Aufteilung des Nahen Ostens: Ein fatales Geheimabkommen
Die Linien des Sykes-Picot-Abkommens, das Britannien und Frankreich mitten im Ersten Weltkrieg schlossen, prägen bis heute die Weltpolitik.
Die Erinnerung an das Jahr 1916 ist aus europäischer Warte von zwei monströsen Schlachten im Norden Frankreichs geprägt, bei denen fast zwei Millionen Menschen umkamen. Doch während sich die deutschen und die französischen Truppen ab Februar 1916 vor Verdun in einem militärisch ergebnislosen Stellungskrieg gegenseitig niedermetzelten, trieb Diplomaten Frankreichs und Britanniens etwas ganz anderes um. Nach ein paar Monaten Verhandlung teilten sie im Mai 1916 in einem Geheimabkommen den Nahen Osten unter sich auf.
In Europa kommen manche Übersichtswerke zum Ersten Weltkrieg ohne ein Wort zu diesem Geheimabkommen aus. Im Nahen Osten ist «Sykes-Picot» hingegen ein weitverbreiteter, tagesaktueller Begriff – besonders in Syrien und im Irak, wo die politische Struktur, die die europäischen Mächte vor fast hundert Jahren ausheckten, wohl endgültig am Zerfallen ist.

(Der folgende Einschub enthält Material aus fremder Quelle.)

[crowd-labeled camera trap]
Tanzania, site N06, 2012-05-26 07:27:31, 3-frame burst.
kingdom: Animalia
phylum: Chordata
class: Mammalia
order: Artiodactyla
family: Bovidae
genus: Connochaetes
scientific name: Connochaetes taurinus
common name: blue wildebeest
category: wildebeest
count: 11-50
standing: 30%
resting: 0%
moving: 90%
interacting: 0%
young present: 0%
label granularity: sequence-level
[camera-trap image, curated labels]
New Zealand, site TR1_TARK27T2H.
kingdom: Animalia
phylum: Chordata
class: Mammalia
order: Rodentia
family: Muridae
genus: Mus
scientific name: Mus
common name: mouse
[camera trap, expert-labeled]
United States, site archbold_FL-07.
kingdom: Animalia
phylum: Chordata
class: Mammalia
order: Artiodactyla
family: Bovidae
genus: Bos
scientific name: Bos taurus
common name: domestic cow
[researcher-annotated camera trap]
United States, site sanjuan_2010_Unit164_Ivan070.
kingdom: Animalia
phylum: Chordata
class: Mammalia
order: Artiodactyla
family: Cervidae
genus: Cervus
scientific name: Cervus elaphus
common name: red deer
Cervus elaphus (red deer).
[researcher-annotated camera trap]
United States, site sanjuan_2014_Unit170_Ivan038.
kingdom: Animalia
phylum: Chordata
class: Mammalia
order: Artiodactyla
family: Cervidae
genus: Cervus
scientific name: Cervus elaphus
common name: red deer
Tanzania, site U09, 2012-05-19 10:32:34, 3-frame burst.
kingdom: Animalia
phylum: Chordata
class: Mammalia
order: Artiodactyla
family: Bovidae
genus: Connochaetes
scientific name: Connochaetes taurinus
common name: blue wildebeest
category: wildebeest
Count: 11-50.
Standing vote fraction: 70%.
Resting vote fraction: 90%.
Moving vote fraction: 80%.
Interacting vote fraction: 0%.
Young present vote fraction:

Im November 1915 war es der Zerfall des Osmanischen Reichs, der die Fantasie der französisch-britischen Diplomatie anregte. In einem Geheimtreffen beugten sich Mark Sykes (Britannien) und François Georges-Picot (Frankreich) über eine Karte und machten sich daran, die Beute des erwarteten Siegs über die TürkInnen (die Verbündete des Deutschen Reichs waren) aufzuteilen. Sie taten dies in groben, lässig geschwungenen und zuweilen geraden Strichen. Sykes, ehemaliger Militärattaché in Istanbul und zu der Zeit Mitglied des Kriegskabinetts der konservativen britischen Regierung, soll vor der ersten Verhandlung gegenüber seinem Premierminister angekündigt haben: «Ich würde gerne eine Linie zeichnen zwischen dem e in Acre und dem letzten k in Kirkuk.»
Die Linie wurde gezeichnet und am 16. Mai 1916 im geheimen, seither als «Sykes-Picot» bekannten Abkommen offiziell verabschiedet. Die Linie zwischen dem e und dem k trennte damit das französische vom britischen «Einflussgebiet». In der Realität hiess das: Frankreich erhielt das, was heute die Osttürkei, der Nordirak, Syrien und der Libanon ist. Britannien erhielt die Herrschaft über ein Gebiet, das etwa dem heutigen Jordanien, dem Grossteil Iraks und der Region um Haifa entspricht. Beide Länder konnten die Staatsgrenzen innerhalb ihrer Einflusszone frei bestimmen. Das später Palästina genannte Gebiet wurde schliesslich unter «gemeinsame Verwaltung» gestellt.
Kurz darauf wurden auch die Verbündeten Russland und Italien an der Aufteilung der osmanischen Beute beteiligt, zumindest auf dem Papier. Nach der Oktoberrevolution 1917 in Russland veröffentlichte Lenin das Geheimabkommen zusammen mit anderen Papieren aus zaristischen Archiven und verzichtete auf alle darin enthaltenen Gebietsansprüche.
Die Veröffentlichung machte im arabischen Raum rasch die Runde. Sie zeigte den Verrat insbesondere der Briten auf. Denn in den 1910er Jahren hatten sie den arabischen Führern die Unabhängigkeit versprochen, wenn diese durch eine Rebellion gegen die türkische Herrschaft das Osmanische Reich zu Fall bringen würden. Nun offenbarte das nicht mehr geheime Abkommen das Gegenteil: Eine nationale Einigung im arabischen Raum wurde durch eine willkürliche Teilung verhindert. Der vage zugesagte unabhängige arabische Staat beschränkte sich auf ein rückständiges Wüstengebiet im Bereich des heutigen Saudi-Arabien und des Jemen. Gebiete mit einer fortschrittlichen Bevölkerung, etwa um Bagdad und Basra, sollten hingegen unter fremde Mandatsherrschaft ohne jegliche Selbstverwaltung gestellt werden.
Hinzu kamen das Nichteinbeziehen der KurdInnen und konkurrierende Versprechen an Vertreter des Zionismus. Das Sykes-Picot-Abkommen begründete somit einen bedeutenden Teil der neusten Geschichte: den kurdischen Nationalismus und den Israel-Palästina-Konflikt, die autoritären Entwicklungen im arabischen Raum und nun die Auflösung der syrischen sowie irakischen Staatengebilde.